Speaker
Description
Laser spectroscopy is a versatile tool to unveil fundamental atomic properties of an element and information on the atomic nucleus. The heaviest elements are of particular interest as their electron shell is strongly influenced by electron-electron correlations and relativistic effects changing the electron configuration and thus, the chemical behavior [1,2]. The elements beyond fermium ($Z>100$) are only accessible through fusion-evaporation reactions at minute quantities and at high energies, hampering so far their optical spectroscopy. Only recently we were able to identify optical transitions in nobelium ($Z=102$) in a pioneering experiment employing the RAdiation Detected Resonance Ionization Spectroscopy (RADRIS) technique [3,4]. Nobelium ions are produced in the fusion-evaporation reaction by a $^{48}$Ca beam impinging on a lead target. The primary beam is deflected by the velocity filter SHIP and the transmitted recoils are stopped in high-purity argon gas and collected onto a thin tantalum filament. After re-evaporation the neutral atoms were probed by two-step resonance ionization. The so the created photo-ions were then guided to a detector where they were identified by their characteristic $\alpha$-decay. With this technique a first identification and characterization of a strong $^1$S$_0$$\rightarrow$$^1$P$_1$ ground state transition in nobelium was possible. The resonances for the isotopes $^{252-254}$No were measured as well as the hyperfine splitting in $^{253}$No. In combination with atomic calculations, we determined the evolution of the deformation of the nobelium isotopes in the vicinity of the deformed shell closure at neutron number $N=152$ and extracted the magnetic moment and the spectroscopic quadrupole moment of $^{253}$No.
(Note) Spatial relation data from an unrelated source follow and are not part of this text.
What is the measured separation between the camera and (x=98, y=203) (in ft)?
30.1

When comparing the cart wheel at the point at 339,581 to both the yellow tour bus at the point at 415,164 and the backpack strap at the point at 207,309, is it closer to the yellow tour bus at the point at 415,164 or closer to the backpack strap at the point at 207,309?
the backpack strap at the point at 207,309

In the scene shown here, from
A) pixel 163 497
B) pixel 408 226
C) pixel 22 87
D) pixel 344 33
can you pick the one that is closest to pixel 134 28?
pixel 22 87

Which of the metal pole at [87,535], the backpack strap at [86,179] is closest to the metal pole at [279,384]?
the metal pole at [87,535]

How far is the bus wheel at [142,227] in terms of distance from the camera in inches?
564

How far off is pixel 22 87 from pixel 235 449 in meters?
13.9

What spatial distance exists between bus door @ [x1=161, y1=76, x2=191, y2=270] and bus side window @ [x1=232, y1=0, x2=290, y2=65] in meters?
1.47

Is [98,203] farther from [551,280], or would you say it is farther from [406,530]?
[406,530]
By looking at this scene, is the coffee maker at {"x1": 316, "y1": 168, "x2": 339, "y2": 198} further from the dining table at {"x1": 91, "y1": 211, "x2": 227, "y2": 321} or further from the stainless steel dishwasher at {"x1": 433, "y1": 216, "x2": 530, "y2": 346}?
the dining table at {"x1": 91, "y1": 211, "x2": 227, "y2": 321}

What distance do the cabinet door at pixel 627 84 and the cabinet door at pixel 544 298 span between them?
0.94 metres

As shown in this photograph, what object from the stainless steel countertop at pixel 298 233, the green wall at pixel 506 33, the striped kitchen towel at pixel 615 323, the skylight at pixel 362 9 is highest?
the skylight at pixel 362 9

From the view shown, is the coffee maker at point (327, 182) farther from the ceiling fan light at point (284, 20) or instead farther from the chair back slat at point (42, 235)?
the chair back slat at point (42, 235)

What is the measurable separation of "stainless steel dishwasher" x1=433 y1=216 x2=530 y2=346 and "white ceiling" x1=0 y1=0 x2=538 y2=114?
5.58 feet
Next steps include the extension of the RADRIS method to more exotic nobelium isotopes and to the next heavier element lawrencium ($Z=103$) as well as developments for higher resolution spectroscopy. For the latter a dedicated setup is being developed combining the efficient stopping and neutralization from the RADRIS experiment with the high resolution of in-gas-jet spectroscopy [5]. Here, the stopped ions are guided by electric fields to a heated filament, which efficiently neutralizes the nobelium ions, as demonstrated in the RADRIS experiment. The neutral atoms are then extracted through a de Laval nozzle forming a collimated gas jet. Laser spectroscopy in this low density and low temperature regime will enable an improved resolution in laser spectroscopy and furthermore will allow us to address shorter-lived isotopes and isomers as, e.g., the $K$-isomer in $^{254}$No.
1. E. Eliav, S. Fritzsche, U. Kaldor, Nucl. Phys. A 944, 518 (2015).
2. P. Schwerdtfeger, et al., Nucl. Phys. A 944, 551 (2015).
3. H. Backe, W. Lauth, M. Block, M. Laatiaoui, Nucl. Phys. A 944, 492 (2015).
4. M. Laatiaoui, et al., Nature 538, 495 (2016).
5. R. Ferrer, et al., Nature Commun., 8, 14520 (2017).